Having to explain everything with the door constantly open can be a hassle.
Spilling out without much notice to what happens, and it makes me nervous. There is the right line to tell if something is a little too out, and it's mouth. Due to the focus on the project and not much else, it's trouble to talk about anything else till the time of the big idea's completion comes.
Ideas that are in development can be talked about, though, big ideas. Along as things are kept in the safety net of one framing device.
Genre, the package of expectations. What does this thing remind me of?
Tell it after things have developed, being in the weeds. Running like a bat out of the fire to get the first draft down. Without the door open.

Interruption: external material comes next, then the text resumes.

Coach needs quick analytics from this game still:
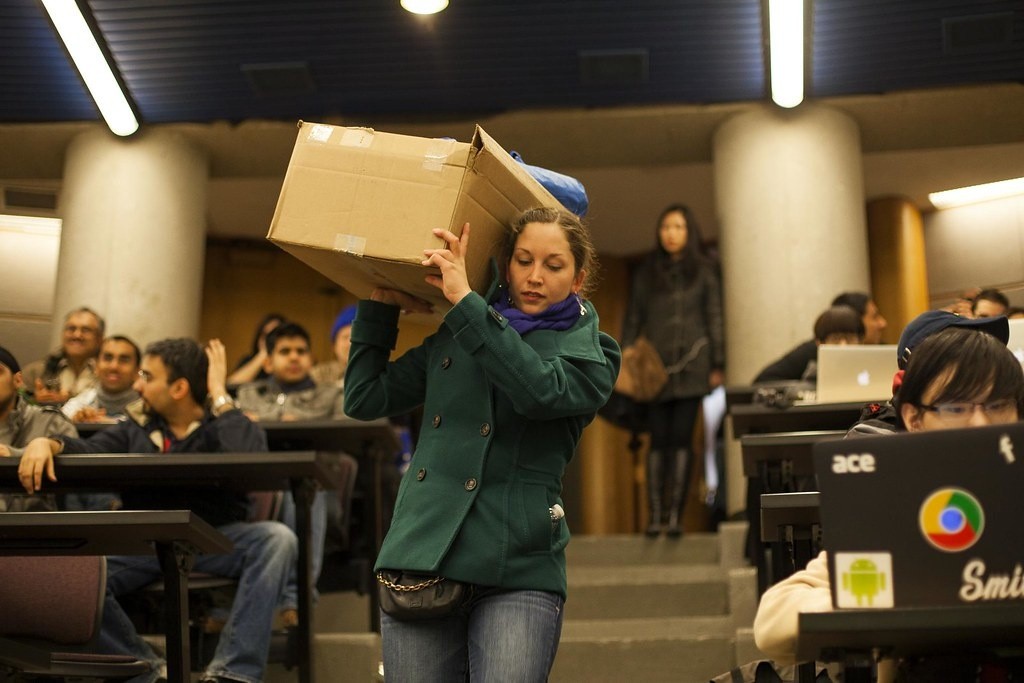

Best stick to genre and certain suggestion of themes. As the plot develops. So will the genre, it may change. Yet it's important to stick to it, without overpromising anything. The best ally in all of this.
The prototype anyhow. Only describe the sub-plot genre when it's in mid-production, mid-production and post-production feel right. Yet not pre-production.
Ideas die alone, yet when it starts to walk with a steady, sure speed towards the finish line. Then it's okay to say it's in development.
I haven't even started the subplot, if it was started, though. The prerequisite of it being in mid-development needs to met.
Category of one can be within Genre too.
State the overarching, main genre then be done with it.
There we go, no spoiling the plot now!
Well, it could be worse, especially for the early access boom back in 2015.